Вот этой ликвидации белого пятна и посвящены все романы Быкова, начиная с «Оправдания». Причём события в них основаны на историческом материале, ну а реальность обычно вписана в фантастический сюжет. Удачный опыт Михаила Булгакова на примере «Мастера и Маргариты» давно уже не даёт покоя многим авторам. Признаться, и я этого увлечения не избежал, однако речь тут не о моих творениях в жанре прозы.
Главную особенность своей писательской манеры Быков объясняет сам [13]:
«Никакой разницы между хорошей литературой и хорошей журналистикой нет».
С этим утверждением можно было бы поспорить. К примеру, стоит ли сравнивать «Виноградники в Арле» Винсента Ван Гога с качественно выполненной фотографией того же самого пейзажа? Думаю, что вывод очевиден. Ещё более он очевиден, если вместо оригинала нам предлагают подробное описание картины, сделанное искусствоведом в какой-нибудь статье или на страницах книги. Разница между журналистикой и художественной литературой, конечно, есть, хотя иной раз они пересекаются. Тут всё зависит от субъективного понимания, что же такое хорошая литература. У Быкова своё собственное представление о том, как следует писать романы, и ничего с этим не поделаешь. Бессильны переубедить Быкова и критики, сколько бы ни писали о недостатках его прозы. Павел Басинский вроде бы и хвалит Быкова, однако с существенными оговорками [34]:
«В отличие от многих своих коллег, убеждённых в том, что Дмитрий Быков – замечательный журналист, неплохой поэт и плохой прозаик, я считаю Быкова прозаиком хорошим. "Орфография", "Эвакуатор" и "Оправдание" – весьма порядочные романы. Особенно "Орфография" с его игрой в культурные знаки эпохи 20-х годов прошлого века, в которых Быков хорошо разбирается и которые хорошо, хотя и по-своему, чувствует. Но "ЖД" – вещь, на мой взгляд, совершенно провальная».
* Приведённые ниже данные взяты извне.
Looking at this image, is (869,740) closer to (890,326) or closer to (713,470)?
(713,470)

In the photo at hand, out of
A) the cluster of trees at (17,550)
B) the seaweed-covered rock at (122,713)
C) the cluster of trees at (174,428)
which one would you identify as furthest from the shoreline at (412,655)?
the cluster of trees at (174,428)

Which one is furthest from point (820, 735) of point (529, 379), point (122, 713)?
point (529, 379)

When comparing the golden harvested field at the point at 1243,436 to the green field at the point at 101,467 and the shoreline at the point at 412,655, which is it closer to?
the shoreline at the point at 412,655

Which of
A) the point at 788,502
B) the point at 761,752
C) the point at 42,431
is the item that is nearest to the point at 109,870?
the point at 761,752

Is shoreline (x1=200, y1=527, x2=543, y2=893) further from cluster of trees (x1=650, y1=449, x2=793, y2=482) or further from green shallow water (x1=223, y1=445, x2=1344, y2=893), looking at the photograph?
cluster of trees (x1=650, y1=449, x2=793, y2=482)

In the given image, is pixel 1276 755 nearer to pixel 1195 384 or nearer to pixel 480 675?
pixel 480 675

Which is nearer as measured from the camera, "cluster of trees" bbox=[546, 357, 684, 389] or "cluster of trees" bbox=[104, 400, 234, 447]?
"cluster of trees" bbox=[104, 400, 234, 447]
К анализу «ЖД» мы обратимся чуть позднее, а сейчас займёмся «Орфографией». Второй роман из «О-трилогии» вышел в свет в 2003 году. Здесь автор, по его же собственному выражению, предлагает «альтернативную историю», связанную с событиями 1917 года. Плюс к этому – отмена орфографии как таковой, проведённая большевиками, что стало исходной точкой для развития сюжета. Но прежде, чем предоставить слово критику, считаю необходимым разъяснить причину столь пылкого восприятия Данилкиным романов, созданных героем этой книги. Как в Быкове-романисте критик обнаружил нечто «битовское», так и в самом Данилкине можно углядеть нечто похожее на Быкова. Однако речь вовсе не о происхождении и не о стиле самовыражения на страницах журналов и газет. Есть любопытный момент: как я уже упоминал, в молодости Быков редактировал полуэротический «Мулен руж», ну а Данилкин пошёл гораздо дальше – работал шеф-редактором российского издания знаменитого «Плэйбоя». Далеко идущих выводов из этого совпадения я бы делать не решился, но некое родство душ, основанное на общих увлечениях и сходном восприятии реальности – такую «родственную» близость можно было бы предположить. Итак, слово Льву Данилкину [35]:
«"Орфография" – второй, после очень хорошего "Оправдания", его беллетристический опус – русская "Волшебная гора"; сильнейший, сдаётся мне, отечественный роман идей из тех, что случились за последние лет шесть; текст упругий, рассчитанный не только на единовременный взрыв, но и на дальнейшую многолетнюю радиацию; в нём сконцентрирована бешеная воля к трансформации не литературного, но в первую очередь общественного ландшафта. Вещь ширококостная и толстошкурая, гиппопотам в 680 страниц».